A website called seekingarrangement.com has sparked controversy lately with its promise to matchmake young, attractive individuals in financial need with older, wealthy partners.

Specifically, it’s seen a spike in usage among Canadian university students, mostly among female “sugar babies,” as the site calls them, looking for “sugar daddies.”

The existence of the website raises moral queries. While it explicitly states that it isn’t a prostitution or escort service, the financial exchange involved in the arrangements the website promotes may suggest otherwise.

The website does clearly indicate its purpose though. All those who choose to register with the service fully understand the nature of the arrangement. At the end of the day, whatever way individuals choose to earn money is up to them — it’s paternalistic to explicitly disallow young people from seeking financial aid in this way.

However, there are inherent risks that the “sugar babies” using this website are hopefully aware of.

The power dynamic between what is usually an older, wealthier male and a younger, financially needy young woman can be worrisome. “Sugar babies” may be putting themselves in a position of vulnerability, especially with a financial transaction involved.

Some may also be seeking this service for the wrong reasons, going to it as a last resort to get more money instead of making an informed, empowered and comfortable decision to enter such a relationship.

But some individuals may genuinely enjoy and desire this type of arrangement. It’s unfair to assume that the “sugar babies” inherently don’t respect themselves and are victims.

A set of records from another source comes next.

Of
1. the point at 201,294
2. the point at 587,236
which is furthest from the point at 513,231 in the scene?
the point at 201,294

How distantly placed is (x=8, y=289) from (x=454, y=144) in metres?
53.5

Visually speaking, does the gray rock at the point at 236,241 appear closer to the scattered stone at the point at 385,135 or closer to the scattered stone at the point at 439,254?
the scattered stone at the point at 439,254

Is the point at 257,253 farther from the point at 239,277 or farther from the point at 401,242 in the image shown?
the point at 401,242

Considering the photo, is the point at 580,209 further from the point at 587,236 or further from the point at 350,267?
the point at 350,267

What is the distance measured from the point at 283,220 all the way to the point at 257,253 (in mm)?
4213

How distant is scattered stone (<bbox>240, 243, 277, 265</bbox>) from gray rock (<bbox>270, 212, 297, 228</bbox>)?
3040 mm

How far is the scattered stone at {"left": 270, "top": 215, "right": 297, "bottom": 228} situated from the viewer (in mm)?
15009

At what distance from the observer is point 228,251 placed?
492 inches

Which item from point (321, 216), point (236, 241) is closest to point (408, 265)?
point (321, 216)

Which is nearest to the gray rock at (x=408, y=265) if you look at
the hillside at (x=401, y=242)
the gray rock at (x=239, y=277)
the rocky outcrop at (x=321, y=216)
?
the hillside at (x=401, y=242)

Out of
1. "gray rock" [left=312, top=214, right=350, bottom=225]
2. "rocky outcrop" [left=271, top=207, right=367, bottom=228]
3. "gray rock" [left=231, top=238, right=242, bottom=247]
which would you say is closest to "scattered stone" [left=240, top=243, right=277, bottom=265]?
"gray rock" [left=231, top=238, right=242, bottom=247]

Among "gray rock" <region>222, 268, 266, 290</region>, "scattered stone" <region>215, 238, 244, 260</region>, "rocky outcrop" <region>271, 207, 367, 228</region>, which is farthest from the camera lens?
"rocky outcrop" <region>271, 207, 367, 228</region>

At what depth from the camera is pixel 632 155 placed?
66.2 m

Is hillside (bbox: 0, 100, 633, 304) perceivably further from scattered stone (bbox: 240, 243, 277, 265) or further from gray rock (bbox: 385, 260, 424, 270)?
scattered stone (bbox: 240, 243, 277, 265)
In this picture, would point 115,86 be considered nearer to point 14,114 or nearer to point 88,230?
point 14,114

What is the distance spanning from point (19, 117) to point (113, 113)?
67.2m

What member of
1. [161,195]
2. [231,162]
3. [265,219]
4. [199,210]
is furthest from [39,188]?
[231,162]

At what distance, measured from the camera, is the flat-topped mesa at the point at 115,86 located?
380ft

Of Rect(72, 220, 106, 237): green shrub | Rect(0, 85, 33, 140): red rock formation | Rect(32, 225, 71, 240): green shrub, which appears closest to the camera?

While the nature of these relationships promoted by this website can carry negative qualities, one can’t predict what each of these relationships actually looks like.

Romantic relationships nowadays have varying power dynamics and differing definitions. There are more grey zones than there are clear distinctions.

It’s ultimately none of our business if a young woman wants a “sugar daddy” — who’s to judge what form their relationship takes?